使用EMR的JindoFS缓存模式连接OSS数据湖。
背景信息
您可以使用EMR的JindoFS缓存模式或者JindoFS块模式连接OSS数据湖。
-
缓存模式(Cache)主要兼容原生OSS存储方式,文件以对象的形式存储在OSS上,每个文件根据实际访问情况会在本地进行缓存,提升EMR集群内访问OSS的效率,同时兼容了OSS原有文件形式,数据访问上能够与其他OSS客户端完全兼容。详情请参见JindoFS缓存模式使用说明。
-
块存储模式(Block)提供了最为高效的数据读写能力和元数据访问能力。数据以Block形式存储在后端存储OSS上,本地提供缓存加速,元数据则由本地Namespace服务维护,提供高效的元数据访问性能。详情请参见JindoFS块存储模式使用说明。
前提条件
操作步骤
-
使用EMR的jindoFS缓存模式连接OSS和启用缓存,详情请参见JindoFS缓存模式使用说明。
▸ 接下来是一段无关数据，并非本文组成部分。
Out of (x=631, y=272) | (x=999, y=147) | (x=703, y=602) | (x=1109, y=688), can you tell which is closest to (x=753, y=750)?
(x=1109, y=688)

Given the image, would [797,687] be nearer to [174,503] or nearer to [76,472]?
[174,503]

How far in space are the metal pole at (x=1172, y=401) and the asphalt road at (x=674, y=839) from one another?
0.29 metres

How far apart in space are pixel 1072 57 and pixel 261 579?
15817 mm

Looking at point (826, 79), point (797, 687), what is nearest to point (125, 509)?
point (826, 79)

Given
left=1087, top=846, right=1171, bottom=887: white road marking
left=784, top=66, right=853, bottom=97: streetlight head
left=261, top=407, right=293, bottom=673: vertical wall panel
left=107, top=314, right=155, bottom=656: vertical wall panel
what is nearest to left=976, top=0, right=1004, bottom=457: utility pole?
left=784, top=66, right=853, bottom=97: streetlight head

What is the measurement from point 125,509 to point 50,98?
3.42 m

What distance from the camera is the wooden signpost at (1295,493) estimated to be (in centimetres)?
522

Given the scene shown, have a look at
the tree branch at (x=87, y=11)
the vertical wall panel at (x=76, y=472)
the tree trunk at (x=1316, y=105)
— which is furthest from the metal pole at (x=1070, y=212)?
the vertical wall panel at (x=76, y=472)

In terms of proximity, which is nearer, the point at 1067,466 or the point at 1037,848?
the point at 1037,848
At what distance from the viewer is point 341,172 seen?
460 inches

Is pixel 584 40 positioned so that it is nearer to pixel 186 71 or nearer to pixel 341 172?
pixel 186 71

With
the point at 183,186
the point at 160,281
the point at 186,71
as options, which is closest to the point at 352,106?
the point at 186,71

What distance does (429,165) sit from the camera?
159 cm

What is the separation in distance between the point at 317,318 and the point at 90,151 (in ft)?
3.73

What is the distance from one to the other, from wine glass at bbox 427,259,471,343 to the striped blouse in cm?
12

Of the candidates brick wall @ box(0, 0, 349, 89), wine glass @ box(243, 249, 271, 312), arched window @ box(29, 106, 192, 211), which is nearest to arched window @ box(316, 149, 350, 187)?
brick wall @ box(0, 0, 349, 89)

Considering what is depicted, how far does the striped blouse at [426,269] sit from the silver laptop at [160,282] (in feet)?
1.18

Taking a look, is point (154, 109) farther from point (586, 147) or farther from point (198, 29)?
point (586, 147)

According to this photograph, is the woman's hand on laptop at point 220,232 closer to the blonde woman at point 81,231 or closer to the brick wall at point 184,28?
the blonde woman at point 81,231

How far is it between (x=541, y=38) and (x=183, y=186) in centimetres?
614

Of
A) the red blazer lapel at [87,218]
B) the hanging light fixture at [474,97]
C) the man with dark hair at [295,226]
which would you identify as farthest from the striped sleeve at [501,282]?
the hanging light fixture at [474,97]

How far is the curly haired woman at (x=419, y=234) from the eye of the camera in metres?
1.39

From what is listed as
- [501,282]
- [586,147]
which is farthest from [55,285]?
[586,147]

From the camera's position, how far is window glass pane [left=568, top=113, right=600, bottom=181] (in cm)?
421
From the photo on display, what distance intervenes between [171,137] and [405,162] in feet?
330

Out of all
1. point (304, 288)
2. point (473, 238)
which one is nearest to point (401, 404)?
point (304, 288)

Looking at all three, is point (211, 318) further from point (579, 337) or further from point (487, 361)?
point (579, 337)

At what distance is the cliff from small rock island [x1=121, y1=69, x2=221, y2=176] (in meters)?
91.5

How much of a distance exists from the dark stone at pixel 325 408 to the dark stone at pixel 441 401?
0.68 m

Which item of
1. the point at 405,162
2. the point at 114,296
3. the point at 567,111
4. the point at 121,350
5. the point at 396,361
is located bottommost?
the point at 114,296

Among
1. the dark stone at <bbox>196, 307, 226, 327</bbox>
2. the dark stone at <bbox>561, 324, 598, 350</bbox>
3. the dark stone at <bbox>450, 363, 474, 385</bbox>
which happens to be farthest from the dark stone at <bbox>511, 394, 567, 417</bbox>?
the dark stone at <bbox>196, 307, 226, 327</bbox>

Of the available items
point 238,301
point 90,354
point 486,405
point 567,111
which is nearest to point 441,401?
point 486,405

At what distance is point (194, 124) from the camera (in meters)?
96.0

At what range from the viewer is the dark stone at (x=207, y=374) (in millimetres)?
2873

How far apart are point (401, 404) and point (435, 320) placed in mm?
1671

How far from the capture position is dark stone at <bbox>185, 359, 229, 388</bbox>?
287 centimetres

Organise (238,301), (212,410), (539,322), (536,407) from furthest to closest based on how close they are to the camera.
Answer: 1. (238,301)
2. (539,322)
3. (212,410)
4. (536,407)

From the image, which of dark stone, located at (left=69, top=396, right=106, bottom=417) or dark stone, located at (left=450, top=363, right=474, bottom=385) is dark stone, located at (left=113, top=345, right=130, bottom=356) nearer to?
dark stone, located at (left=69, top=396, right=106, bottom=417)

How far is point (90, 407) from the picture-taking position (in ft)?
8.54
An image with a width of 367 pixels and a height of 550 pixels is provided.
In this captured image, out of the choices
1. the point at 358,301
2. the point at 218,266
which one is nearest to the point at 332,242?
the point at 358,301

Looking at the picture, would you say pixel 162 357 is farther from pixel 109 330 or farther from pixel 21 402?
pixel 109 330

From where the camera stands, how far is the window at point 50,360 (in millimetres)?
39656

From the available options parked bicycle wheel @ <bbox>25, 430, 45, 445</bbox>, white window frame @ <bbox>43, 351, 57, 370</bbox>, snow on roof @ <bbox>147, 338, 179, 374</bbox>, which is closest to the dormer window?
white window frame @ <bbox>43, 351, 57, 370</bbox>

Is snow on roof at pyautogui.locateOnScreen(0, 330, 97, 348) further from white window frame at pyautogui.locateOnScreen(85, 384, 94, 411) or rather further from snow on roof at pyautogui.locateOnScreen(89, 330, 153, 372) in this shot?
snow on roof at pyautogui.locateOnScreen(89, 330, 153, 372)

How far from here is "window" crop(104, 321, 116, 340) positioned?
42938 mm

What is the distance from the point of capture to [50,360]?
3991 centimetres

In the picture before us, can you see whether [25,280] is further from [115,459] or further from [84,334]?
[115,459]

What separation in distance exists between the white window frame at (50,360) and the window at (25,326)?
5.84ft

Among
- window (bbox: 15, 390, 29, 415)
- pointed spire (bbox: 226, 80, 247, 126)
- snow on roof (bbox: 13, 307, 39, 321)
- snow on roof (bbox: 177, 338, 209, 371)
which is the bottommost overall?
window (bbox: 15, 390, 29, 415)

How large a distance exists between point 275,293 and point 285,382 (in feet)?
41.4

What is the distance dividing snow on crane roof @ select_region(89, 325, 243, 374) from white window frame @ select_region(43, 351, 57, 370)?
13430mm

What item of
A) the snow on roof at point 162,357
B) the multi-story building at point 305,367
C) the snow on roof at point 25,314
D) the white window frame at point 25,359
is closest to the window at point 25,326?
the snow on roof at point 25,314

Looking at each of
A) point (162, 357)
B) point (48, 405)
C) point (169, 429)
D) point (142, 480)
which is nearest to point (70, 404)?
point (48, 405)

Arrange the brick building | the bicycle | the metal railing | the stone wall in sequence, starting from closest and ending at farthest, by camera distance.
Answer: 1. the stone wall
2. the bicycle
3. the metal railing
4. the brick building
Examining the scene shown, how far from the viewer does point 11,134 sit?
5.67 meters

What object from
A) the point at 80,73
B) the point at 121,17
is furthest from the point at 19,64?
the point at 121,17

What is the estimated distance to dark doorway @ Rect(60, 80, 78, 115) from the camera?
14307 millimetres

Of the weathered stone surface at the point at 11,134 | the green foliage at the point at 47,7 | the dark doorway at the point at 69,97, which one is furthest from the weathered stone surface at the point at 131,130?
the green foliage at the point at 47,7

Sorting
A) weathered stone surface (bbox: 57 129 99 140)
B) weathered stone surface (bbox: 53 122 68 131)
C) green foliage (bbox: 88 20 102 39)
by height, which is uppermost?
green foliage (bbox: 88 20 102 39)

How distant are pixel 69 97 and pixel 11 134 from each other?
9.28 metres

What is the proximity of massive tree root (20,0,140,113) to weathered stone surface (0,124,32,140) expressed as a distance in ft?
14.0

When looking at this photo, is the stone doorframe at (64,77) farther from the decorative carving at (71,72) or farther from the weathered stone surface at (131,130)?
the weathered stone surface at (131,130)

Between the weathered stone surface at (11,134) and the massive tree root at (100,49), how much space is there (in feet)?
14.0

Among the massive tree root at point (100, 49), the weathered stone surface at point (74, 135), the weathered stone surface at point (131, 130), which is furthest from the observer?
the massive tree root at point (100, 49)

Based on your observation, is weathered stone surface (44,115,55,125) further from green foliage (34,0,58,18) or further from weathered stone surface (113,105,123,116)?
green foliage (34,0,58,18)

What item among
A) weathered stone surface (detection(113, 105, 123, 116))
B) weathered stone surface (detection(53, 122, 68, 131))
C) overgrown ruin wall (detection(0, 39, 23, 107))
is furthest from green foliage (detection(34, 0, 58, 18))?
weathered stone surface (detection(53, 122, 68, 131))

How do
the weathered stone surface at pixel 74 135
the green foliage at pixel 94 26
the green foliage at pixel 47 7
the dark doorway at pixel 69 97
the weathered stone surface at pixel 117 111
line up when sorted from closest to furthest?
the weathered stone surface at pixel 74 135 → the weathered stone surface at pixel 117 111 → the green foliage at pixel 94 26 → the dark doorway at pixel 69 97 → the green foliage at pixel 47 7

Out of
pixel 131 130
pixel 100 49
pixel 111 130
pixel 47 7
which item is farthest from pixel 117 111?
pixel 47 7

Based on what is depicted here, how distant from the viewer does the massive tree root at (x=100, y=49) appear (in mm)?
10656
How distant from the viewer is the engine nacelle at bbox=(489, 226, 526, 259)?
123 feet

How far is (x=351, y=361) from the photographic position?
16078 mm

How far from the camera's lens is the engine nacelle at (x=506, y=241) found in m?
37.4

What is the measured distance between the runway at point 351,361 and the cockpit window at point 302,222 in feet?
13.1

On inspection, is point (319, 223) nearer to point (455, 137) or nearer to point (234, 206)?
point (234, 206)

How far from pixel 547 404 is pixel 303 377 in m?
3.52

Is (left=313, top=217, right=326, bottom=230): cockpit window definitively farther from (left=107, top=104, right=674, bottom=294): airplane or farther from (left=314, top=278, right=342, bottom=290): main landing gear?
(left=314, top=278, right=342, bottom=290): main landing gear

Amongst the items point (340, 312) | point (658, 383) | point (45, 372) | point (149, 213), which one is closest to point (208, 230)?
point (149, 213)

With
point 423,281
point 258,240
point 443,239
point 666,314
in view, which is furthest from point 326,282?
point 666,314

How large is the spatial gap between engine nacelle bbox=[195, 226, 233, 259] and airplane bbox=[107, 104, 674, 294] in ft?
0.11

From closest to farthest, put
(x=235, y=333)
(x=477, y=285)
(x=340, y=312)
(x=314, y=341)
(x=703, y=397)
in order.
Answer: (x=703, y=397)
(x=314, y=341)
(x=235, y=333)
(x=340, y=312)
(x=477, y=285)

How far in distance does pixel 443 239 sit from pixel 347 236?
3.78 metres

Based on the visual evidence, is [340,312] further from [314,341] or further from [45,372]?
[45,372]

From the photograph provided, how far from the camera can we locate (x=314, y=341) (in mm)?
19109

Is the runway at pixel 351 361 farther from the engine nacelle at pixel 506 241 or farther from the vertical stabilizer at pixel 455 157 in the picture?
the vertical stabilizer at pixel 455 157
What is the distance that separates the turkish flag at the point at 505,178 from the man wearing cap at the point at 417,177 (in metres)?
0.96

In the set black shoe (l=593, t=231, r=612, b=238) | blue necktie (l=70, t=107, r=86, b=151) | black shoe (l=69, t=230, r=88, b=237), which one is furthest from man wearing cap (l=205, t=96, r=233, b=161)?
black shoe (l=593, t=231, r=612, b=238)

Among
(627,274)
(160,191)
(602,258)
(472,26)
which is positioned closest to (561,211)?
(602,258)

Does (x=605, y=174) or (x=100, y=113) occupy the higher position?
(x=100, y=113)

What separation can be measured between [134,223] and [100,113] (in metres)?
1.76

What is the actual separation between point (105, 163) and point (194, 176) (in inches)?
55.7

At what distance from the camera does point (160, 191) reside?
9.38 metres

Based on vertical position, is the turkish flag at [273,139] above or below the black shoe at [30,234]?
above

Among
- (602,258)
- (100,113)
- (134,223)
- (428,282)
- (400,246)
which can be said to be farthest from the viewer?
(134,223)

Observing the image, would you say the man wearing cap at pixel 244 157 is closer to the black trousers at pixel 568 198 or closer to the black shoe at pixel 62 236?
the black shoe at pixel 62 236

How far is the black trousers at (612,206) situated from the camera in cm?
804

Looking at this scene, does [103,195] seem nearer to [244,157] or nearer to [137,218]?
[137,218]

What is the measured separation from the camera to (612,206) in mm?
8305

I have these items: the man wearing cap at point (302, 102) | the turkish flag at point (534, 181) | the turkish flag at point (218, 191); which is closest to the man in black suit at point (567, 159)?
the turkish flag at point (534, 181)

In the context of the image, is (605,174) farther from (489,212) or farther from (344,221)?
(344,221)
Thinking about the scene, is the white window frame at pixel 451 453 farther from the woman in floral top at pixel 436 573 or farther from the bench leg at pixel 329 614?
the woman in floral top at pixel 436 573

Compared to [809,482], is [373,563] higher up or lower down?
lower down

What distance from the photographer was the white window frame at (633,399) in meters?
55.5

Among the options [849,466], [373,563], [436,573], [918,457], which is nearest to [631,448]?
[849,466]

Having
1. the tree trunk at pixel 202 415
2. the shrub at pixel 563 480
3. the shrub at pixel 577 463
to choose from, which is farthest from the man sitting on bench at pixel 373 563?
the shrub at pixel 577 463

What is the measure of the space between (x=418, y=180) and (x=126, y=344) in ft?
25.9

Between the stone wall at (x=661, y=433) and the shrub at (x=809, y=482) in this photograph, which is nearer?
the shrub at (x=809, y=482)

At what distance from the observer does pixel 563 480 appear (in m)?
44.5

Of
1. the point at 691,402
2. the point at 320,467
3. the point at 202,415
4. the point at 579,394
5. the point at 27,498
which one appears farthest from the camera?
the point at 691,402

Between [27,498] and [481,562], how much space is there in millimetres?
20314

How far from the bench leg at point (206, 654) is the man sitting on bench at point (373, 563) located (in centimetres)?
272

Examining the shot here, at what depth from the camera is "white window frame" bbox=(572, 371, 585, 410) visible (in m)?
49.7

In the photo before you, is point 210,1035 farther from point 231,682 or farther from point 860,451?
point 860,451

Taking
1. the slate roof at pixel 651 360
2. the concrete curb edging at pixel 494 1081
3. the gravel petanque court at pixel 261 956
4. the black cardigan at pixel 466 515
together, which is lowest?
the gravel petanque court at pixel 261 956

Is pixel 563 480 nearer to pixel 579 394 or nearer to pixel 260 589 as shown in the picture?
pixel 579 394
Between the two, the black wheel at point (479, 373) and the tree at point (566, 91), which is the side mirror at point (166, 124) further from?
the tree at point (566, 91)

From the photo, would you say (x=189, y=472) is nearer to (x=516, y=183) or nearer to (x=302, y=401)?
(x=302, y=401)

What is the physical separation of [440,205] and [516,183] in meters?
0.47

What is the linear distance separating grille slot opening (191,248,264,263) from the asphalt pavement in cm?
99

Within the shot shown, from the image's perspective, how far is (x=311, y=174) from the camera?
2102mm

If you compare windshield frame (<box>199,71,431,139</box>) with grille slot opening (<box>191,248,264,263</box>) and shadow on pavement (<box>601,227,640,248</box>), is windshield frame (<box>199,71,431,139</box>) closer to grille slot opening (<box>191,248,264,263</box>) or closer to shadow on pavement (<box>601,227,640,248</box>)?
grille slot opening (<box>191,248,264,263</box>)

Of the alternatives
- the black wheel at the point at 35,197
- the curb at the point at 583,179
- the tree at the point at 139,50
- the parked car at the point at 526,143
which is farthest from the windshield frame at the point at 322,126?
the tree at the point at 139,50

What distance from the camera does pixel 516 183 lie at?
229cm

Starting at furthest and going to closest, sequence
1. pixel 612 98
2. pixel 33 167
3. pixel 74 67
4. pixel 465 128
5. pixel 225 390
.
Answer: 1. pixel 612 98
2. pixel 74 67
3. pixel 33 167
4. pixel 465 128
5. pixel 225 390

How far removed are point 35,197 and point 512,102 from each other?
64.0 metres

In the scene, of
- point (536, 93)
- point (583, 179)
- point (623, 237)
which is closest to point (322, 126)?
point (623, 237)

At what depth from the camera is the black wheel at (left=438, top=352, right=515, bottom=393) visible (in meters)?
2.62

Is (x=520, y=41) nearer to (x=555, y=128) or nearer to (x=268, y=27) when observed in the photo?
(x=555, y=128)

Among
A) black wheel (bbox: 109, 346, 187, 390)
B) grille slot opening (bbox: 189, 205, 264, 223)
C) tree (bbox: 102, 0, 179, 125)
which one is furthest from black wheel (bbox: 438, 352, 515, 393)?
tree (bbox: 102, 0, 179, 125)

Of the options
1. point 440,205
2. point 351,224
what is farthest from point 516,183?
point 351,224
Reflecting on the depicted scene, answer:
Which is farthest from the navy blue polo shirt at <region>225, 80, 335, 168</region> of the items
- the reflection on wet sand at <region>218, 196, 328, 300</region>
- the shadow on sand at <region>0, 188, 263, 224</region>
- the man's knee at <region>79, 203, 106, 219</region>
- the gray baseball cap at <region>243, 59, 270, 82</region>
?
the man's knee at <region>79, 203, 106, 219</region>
启用缓存会利用本地磁盘对访问的热数据块进行缓存,默认状态为禁用,即所有OSS读取都直接访问OSS上的数据。缓存启用后,Jindo服务会自动管理本地缓存备份,通过水位清理本地缓存,请根据需求配置一定的比例用于缓存。
-
启动spark SQL。
-
通过远程登录工具(例如PuTTY)登录EMR Header服务器。
-
执行如下命令运行Spark SQL。
spark-sql --master yarn --num-executors 5 --executor-memory 1g --executor-cores 2
-
-
使用SQL语句创建指向OSS数据目录的外表。
请使用通过表格存储控制台获取的SQL语句,如下SQL语句示例仅供参考。
CREATE EXTERNAL TABLE lineitem (l_orderkey bigint,l_linenumber bigint,l_receiptdate string,l_returnflag string,l_tax double,l_shipmode string,l_suppkey bigint,l_shipdate string,l_commitdate string,l_partkey bigint,l_quantity double,l_comment string,l_linestatus string,l_extendedprice double,l_discount double,l_shipinstruct string) PARTITIONED BY (`year` int, `month` int) STORED AS PARQUET LOCATION 'jfs://test/' ;在实例的数据湖投递页面,单击投递任务操作列的建表语句,可以查看和复制SQL语句。
-
执行如下SQL语句,加载OSS数据源中实际的数据分区。
其中lineitem为创建的外表名称。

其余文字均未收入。